Espace de libertés – Mars 2016

MADmusée: art pas si brut


Arts
Le MADmusée rassemble quelque 2 500 œuvres réalisées en ateliers par des personnes handicapées ou déficientes mentales. Alors que cette production accède à une nouvelle reconnaissance internationale, elle stimule aussi un monde de l’art étouffé par les considérations pécuniaires.
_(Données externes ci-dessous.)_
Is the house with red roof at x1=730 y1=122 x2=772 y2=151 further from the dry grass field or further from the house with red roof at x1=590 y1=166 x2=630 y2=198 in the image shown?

Le MADmusée accueille une collection internationale (États-Unis, Japon, Nouvelle-Zélande…) représentant quelque 350 artistes contemporains. Mais depuis huit ans, l’institution liégeoise est sans domicile fixe. Les travaux de rénovation du bâtiment Trink Hall, situé dans le parc d’Avroy, n’ont en effet pas pu démarrer, faute des subsides promis par la Fédération Wallonie-Bruxelles. «Ce pavillon des années 60 a beaucoup de charme. Le fait d’être dans un parc nous donne aussi de nombreux atouts pour insuffler une dynamique qui ne soit pas seulement muséale. Mais ce bâtiment n’a pas été conçu comme un musée, il présente des problèmes d’isolation et nous avons aussi eu des problèmes d’inondation dans la cave, où nous montrions auparavant la collection», explique Pierre Muylle, directeur du MADmusée.

Un musée sans murs

Dans l’attente d’une solution, les collections voyagent donc aujourd’hui à travers diverses expositions, en Belgique et à l’étranger. Depuis 2015 et pour cette année encore, le MADmusée est notamment l’invité du Théâtre de Liège. «Même si nous avons aujourd’hui une reconnaissance internationale, cet ancrage liégeois reste très important. Exposer dans un lieu comme celui-ci nous permet par ailleurs d’atteindre de nouveaux publics», poursuit Pierre Muylle. Après une exposition monographique d’Éric Derkenne, artiste belge atteint d’une trisomie sévère et disparu en 2014, et une réinterprétation par le chorégraphe Alain Platel de la collection, le Théâtre accueillera à partir de la mi-mars l’exposition «Capharnaüm», conçue par quatre artistes –deux Belges, un Allemand et un Anglais– réunis pour une semaine de résidence.

Des ateliers d’artistes

Créé en 2003, le MADmusée –dont les initiales signifient à l’origine Musée d’art différencié– émane du Créahm, une association née à Liège en 1979 dans l’intention de révéler et de déployer les formes d’art produites par des personnes handicapées mentales. Des ateliers de création sont alors mis en place et animés exclusivement par des artistes, se démarquant ainsi de toute visée thérapeutique ou occupationnelle. «Au départ, il y a aussi cette idée de l’engagement de l’artiste. Et il est remarquable que la Belgique ait beaucoup d’ateliers de ce type, contrairement à la France par exemple, où l’art-thérapie, pratiquée dans un contexte de soin, domine.» Le MADmusée propose par ailleurs une démarche bien distincte des institutions belges actives dans ce secteur, comme Art&Marges à Bruxelles ou le musée Dr Ghislain à Gand. «Notre profil est très artistique dans le sens où nous présentons les artistes avec leur histoire, leur œuvre et leur contexte de création. Nous ne sommes pas opposés à donner des explications sur l’œuvre, mais du point de vue artistique, pas du point de vue du handicap ou de la marginalisation. Il est en effet très paradoxal que les artistes, qui utilisent leur travail pour communiquer, soient ensuite enfermés à nouveau dans un univers qu’on a créé pour eux», commente le directeur.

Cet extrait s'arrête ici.